New Delhi, Dec. 14: Schools will be banned from holding admission tests or seeking “donations” from guardians if a bill to be tabled this week is passed without change.

The right to education bill commits the government to implementing the “neighbourhood schooling system” across India within three years, despite opposition to some provisions from the Planning Commission, officials have told The Telegraph.

The Free and Compulsory Education Bill will not just guarantee schooling to all children between 6 and 14, it is obliged to provide schooling within the block in which the student lives.

Educators have long been demanding neighbourhood schooling. But successive governments have never committed themselves to the concept, which requires a basic uniformity in regulations and standards that many private schools are opposed to.

The idea enshrined in the bill is loosely modelled on the British comprehensive school system that caters to nearly 90 per cent of secondary school students there.

Like the British system, the right to education bill bars schools from selecting students through a screening process that aims to gauge their aptitude. Schools — public, aided or private — can only admit students through a random lottery under the bill.

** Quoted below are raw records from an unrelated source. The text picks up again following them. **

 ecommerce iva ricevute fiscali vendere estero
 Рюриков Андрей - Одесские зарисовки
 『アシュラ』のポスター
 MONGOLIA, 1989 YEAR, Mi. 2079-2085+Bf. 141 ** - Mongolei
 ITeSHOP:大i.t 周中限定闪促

Any school that screens students for admission will be fined Rs 25,000 the first time and Rs 50,000 for subsequent violations.

Capitation fees are also banned. A school that asks guardians to pay any fee beyond that involving the child’s schooling can be fined up to 10 times the amount it had sought.

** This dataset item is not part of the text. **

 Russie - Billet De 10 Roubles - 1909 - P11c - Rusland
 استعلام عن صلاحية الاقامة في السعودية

The Planning Commission opposed the bar on admission tests — a stand echoed by many private schools that want to continue screening their students.

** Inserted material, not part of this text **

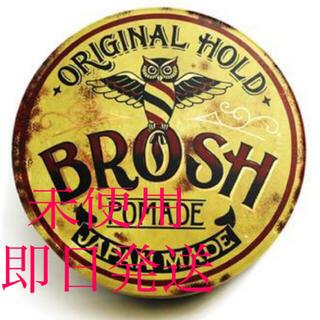 BROSH ブロッシュ オリジナルポマード 115g(ヘアワックス/ヘアクリーム)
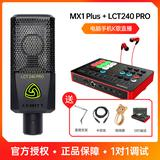 得胜MX1 Plus声卡搭配莱维特LCT240 PRO麦克风 电脑手机K歌直播套装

The bill bans the practice of hiring parateachers — part-time teachers with either no training or lesser training than that required for full-time teachers in schools.

Several private schools, and many state governments, hire parateachers since they have to be paid less.

The bill strikes out several other “impediments” that officials argue deny aspiring students access to schooling, especially in rural India and among the poor, semi-literate and illiterate sections.

Under the bill, students will not need to provide a birth certificate to prove their age: the parents’ word will do. Also, a school cannot deny a student admission because he doesn’t have a transfer certificate.